A rotina é feiosa, pouco desejada, mas lá no fundo é um lugar de conforto e de segurança. Descansa a alma saber que tudo fica igual, hoje igual a ontem, a casa no mesmo sitio, o marido original, a roupa nova igual à velha, que se gastou de rota e foi substuida por trapo idêntico, talvez mais moderno mas com idêntica funcionalidade. A rotina é prática e normal, como se a normalidade fosse a onda mais certa para surfar a vida. Igual, igual... pacificamente neutra, conhecida, Sem riscos, para além dos acidentes exteriores a que todos estamos sujeitos - uma doença, uma morte, um emprego que se perde, um filho que nasce, um novo amor ... Quebras na rotina que nos fazem despertar - para o bem ou para o mal - são o que nos fazem sentir gente!

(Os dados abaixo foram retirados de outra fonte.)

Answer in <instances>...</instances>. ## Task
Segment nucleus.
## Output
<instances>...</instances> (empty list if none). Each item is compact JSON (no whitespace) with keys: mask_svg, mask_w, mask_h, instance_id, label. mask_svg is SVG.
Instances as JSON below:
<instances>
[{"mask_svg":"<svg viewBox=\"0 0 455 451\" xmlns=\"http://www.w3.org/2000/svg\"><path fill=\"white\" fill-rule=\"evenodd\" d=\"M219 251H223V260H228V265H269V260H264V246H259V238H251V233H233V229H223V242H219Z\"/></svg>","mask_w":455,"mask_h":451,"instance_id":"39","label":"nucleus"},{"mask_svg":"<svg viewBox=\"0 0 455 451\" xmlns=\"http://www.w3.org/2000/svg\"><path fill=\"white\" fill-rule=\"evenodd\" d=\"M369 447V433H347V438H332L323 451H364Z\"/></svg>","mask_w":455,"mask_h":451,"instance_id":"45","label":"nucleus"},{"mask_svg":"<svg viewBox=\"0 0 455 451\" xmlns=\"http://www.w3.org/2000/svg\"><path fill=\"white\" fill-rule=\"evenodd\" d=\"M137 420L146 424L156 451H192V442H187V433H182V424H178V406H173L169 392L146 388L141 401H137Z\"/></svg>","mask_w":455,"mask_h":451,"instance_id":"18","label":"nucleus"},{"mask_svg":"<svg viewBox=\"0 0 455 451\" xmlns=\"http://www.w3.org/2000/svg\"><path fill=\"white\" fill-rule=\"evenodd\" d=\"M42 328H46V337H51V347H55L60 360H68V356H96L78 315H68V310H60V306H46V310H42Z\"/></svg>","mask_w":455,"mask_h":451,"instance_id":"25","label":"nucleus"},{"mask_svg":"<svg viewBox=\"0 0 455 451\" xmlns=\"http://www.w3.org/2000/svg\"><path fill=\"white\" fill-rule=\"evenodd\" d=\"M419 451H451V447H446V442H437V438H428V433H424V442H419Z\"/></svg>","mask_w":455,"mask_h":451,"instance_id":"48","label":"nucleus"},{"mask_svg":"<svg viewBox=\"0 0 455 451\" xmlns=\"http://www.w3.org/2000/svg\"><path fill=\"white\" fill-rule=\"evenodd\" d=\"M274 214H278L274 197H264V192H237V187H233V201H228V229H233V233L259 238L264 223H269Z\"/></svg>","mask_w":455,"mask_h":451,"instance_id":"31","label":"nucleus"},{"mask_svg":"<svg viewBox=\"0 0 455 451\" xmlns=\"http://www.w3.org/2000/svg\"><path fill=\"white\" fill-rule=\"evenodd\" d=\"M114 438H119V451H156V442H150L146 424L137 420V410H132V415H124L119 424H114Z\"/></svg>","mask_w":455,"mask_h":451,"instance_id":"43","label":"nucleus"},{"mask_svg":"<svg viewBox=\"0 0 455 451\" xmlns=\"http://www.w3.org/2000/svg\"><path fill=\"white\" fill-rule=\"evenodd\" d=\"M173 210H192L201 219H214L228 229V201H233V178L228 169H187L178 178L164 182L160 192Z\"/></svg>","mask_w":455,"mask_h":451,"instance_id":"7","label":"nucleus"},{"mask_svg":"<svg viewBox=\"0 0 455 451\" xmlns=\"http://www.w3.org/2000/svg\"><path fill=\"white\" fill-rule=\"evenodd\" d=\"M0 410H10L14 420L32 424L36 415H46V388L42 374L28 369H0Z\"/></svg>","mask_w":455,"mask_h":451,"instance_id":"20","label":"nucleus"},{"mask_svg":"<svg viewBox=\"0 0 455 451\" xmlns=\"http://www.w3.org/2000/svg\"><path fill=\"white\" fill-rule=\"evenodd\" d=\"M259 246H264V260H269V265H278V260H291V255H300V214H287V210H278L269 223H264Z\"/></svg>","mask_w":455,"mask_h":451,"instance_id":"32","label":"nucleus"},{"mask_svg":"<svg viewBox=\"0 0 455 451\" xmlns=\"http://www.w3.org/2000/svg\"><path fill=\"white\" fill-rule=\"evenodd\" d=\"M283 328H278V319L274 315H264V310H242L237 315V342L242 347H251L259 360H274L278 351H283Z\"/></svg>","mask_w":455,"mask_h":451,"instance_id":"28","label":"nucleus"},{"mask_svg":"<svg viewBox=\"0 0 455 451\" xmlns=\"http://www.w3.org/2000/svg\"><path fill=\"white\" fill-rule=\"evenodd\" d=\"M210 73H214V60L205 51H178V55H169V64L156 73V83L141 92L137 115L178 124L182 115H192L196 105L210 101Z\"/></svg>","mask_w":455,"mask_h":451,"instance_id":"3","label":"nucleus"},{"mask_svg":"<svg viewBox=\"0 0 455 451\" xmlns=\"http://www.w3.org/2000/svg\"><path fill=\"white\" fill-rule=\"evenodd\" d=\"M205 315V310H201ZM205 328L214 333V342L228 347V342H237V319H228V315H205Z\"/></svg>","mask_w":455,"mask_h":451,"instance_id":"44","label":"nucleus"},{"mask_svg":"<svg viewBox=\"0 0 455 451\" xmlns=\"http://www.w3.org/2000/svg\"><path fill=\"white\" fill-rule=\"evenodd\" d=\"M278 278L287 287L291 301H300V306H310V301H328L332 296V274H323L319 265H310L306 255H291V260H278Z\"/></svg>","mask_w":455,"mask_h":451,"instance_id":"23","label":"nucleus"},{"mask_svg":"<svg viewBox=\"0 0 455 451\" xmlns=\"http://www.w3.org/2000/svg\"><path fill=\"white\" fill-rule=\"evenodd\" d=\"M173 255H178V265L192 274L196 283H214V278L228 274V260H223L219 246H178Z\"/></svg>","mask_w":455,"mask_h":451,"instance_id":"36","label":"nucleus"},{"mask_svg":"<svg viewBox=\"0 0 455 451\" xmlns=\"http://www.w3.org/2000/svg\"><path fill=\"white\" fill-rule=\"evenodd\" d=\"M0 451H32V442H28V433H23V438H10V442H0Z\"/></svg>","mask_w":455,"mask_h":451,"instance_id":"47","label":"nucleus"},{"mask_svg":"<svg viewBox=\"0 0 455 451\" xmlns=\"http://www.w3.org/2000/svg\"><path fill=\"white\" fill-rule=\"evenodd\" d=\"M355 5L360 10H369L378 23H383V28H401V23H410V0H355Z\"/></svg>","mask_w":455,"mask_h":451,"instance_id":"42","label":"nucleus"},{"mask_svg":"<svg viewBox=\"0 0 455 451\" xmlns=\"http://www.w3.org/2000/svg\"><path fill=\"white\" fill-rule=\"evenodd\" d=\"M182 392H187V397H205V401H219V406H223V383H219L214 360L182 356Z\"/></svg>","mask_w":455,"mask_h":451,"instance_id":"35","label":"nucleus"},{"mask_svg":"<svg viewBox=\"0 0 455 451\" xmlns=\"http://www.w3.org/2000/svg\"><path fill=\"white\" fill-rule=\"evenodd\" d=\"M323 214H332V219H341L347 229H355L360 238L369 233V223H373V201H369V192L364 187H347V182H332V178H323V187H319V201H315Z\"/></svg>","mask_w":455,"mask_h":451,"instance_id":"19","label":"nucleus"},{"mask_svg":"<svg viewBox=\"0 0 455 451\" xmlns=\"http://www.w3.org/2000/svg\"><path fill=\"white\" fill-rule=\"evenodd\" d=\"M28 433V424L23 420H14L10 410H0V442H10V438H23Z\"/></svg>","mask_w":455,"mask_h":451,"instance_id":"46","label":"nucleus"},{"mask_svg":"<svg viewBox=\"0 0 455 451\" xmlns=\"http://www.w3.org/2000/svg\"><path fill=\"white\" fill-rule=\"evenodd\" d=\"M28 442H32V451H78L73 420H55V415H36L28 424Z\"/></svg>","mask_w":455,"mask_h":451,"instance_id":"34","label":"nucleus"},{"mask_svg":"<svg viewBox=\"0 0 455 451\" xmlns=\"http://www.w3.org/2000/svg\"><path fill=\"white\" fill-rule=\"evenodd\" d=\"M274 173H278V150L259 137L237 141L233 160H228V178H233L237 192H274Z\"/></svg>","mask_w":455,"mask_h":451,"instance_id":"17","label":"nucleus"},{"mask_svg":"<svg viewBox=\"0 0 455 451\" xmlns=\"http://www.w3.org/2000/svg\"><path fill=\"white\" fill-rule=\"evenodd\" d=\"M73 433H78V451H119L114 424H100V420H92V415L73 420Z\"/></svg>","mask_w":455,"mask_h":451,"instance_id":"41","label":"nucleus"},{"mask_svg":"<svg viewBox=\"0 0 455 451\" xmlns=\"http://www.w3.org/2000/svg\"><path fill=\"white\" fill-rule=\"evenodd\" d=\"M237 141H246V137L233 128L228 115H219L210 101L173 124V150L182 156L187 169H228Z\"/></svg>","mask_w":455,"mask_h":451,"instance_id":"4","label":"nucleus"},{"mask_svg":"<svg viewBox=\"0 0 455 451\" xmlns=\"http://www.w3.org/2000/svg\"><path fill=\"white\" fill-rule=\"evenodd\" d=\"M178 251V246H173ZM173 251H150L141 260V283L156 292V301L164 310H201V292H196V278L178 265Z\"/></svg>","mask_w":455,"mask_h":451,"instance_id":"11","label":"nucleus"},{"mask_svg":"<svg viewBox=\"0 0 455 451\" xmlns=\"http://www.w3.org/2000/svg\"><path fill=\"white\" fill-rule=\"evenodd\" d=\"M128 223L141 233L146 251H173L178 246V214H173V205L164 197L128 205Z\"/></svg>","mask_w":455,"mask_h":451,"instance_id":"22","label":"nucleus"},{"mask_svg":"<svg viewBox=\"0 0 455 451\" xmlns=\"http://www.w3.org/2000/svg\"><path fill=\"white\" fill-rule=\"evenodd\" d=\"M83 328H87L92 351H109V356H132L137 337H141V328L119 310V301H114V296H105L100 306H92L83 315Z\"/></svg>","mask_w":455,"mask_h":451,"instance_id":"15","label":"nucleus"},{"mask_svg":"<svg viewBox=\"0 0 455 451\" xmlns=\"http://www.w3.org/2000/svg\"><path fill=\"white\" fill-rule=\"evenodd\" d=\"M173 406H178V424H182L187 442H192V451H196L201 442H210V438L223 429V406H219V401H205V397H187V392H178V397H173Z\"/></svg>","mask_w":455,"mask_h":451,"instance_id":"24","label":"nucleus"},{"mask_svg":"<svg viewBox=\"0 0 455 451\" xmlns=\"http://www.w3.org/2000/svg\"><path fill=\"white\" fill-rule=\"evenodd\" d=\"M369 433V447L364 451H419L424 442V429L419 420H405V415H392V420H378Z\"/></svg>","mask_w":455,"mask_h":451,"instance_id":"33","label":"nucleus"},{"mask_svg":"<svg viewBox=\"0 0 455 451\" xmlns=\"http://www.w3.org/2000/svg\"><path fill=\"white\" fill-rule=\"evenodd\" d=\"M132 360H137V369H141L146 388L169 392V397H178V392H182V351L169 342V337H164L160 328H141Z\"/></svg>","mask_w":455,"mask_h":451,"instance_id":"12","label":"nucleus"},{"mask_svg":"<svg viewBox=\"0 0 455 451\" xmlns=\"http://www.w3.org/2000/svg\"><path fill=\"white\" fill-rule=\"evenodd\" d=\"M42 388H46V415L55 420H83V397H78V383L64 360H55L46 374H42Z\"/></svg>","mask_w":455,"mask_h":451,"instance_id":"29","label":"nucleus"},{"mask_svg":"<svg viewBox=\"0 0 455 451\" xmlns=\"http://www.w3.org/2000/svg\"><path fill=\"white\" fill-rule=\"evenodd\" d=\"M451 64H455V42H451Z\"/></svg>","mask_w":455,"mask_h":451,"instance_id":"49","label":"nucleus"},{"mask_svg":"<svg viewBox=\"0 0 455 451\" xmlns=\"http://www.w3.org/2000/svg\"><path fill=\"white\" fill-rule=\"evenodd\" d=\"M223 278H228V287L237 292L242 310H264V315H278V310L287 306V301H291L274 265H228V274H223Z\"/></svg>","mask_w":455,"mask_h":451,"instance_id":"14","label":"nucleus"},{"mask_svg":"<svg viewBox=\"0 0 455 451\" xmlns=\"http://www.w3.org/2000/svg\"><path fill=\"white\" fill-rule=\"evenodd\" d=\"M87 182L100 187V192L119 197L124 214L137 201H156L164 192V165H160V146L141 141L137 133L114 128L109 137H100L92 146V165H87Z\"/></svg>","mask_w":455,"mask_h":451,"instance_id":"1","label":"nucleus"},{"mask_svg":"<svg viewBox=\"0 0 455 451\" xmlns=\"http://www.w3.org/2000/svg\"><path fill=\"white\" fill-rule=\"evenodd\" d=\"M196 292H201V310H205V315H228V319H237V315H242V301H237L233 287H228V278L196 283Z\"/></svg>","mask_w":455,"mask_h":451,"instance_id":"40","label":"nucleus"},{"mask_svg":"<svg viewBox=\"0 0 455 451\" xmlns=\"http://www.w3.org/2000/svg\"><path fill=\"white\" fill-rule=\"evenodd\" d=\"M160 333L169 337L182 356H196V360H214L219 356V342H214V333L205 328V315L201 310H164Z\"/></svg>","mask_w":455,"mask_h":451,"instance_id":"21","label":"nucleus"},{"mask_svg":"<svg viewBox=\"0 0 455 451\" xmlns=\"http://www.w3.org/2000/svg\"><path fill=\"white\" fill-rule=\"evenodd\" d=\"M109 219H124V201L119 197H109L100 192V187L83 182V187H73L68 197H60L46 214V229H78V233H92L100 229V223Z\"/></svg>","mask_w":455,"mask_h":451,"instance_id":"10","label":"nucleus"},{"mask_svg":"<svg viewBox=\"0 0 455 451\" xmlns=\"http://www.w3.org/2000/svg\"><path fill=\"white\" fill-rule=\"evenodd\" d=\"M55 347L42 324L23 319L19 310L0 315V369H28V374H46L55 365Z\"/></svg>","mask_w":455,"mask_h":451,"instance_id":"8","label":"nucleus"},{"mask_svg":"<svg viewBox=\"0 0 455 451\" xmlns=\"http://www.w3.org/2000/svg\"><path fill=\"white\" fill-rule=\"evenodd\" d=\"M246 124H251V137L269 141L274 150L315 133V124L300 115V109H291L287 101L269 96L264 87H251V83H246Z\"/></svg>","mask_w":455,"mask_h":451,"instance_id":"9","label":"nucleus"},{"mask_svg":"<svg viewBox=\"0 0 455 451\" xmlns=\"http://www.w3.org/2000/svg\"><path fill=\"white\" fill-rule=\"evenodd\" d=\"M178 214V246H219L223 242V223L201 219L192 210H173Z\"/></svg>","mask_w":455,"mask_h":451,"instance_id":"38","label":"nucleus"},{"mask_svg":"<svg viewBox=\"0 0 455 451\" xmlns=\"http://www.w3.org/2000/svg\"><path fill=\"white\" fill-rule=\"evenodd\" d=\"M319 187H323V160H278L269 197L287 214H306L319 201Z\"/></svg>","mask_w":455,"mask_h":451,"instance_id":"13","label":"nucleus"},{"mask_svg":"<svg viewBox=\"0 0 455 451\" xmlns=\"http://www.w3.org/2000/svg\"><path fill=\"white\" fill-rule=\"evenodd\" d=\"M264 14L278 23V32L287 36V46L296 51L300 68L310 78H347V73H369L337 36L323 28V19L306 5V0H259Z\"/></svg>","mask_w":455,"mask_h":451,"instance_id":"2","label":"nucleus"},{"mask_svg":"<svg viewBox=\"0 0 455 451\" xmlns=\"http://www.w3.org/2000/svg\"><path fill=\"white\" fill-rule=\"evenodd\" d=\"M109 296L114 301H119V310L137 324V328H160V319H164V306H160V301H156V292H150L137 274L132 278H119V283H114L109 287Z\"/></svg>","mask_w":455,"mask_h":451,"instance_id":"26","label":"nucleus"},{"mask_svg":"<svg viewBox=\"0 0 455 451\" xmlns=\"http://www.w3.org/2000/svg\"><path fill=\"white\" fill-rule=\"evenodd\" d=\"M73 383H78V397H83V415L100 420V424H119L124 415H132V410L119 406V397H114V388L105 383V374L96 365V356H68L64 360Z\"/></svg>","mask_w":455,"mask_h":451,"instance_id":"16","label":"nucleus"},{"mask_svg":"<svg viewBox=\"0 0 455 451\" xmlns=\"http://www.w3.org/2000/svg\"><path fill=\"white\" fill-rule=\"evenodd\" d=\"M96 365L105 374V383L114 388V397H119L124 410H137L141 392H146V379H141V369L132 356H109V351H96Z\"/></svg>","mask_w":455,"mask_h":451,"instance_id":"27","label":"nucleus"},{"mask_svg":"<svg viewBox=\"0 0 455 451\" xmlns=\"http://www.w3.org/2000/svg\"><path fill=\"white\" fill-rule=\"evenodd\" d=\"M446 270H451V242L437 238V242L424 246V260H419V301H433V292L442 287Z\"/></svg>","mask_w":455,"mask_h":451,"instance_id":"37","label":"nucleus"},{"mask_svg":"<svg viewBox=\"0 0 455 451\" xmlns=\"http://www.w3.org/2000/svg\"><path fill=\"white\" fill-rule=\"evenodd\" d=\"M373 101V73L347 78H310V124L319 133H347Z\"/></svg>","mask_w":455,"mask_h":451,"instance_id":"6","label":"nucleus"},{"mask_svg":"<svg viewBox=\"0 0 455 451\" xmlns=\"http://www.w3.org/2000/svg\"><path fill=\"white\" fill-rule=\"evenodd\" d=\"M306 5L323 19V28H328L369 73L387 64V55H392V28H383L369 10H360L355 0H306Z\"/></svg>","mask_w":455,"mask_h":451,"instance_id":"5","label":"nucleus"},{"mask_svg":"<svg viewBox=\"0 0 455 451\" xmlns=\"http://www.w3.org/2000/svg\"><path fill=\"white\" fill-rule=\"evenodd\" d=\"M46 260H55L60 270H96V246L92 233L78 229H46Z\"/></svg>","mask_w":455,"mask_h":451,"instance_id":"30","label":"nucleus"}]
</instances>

Porque só na mudança se acorda.

Porque queremos uma pacífica rotina de sossego e de amor eterno, quando sabemos que não existe? Viver na mudança, cansa. Viver sem paz, viver em permanente sobressalto interior desgasta (e por vezes deprime). No entanto, é nestes altos e baixos que nos revelamos. É sabendo que a paz nem sempre é o estado permanente e perfeito, que procuramos inovar, provocar, chatear o próximo, encontrar lugar para quesílias e pequenos ódios, intrigas e invejas... que quebram a paz. 


As rotinas boas não duram sempre, porque alguém ou circunstâncias exteriores nos vêm importunar... e nós reagimos às provocações e estamos naturalmente disponiveis para a guerra...quando nos tocam nos pontos sensíveis.

O que pode quebrar esta paz? Os fantasmas interiores ou as bruxas exteriores?

Todos, todos ao mesmo tempo são capazes de provocar a guerra, a guerra fria, latente que espreita o mundo da politica e o mundo pessoal, da mente em ebulição.

No meio da paz e da rotina surgem nuvens negras, cinzentas, rosa... ou podem até chover lágrimas. Não é o caso de hoje. Hoje acendo uma vela imaginária à boa rotina de uma lareira quentinha. Brindo com champanhe à vida. E apetece-me oferecer uma rosa, cor de rosa amor a quem não me ama.

Hoje estou em "in the moode" miss qualquer coisa, feliz por uma paz que não é minha, mas faz de conta. Afastando probleminhas que rolam da minha cabeça para fora... como se fossem pérolas de um colar valioso que se quebrou e derramou as suas pequenas bolinhas, pelo chão... saltitantes... 

No fim de contas olhando para as pérolas rolantes no chão de mármore, fazendo plic ploc... assalta-me a dúvida: 

Será que o probleminha redondo era verdadeiro ou falso? Tal como as pérolas... nunca saberemos.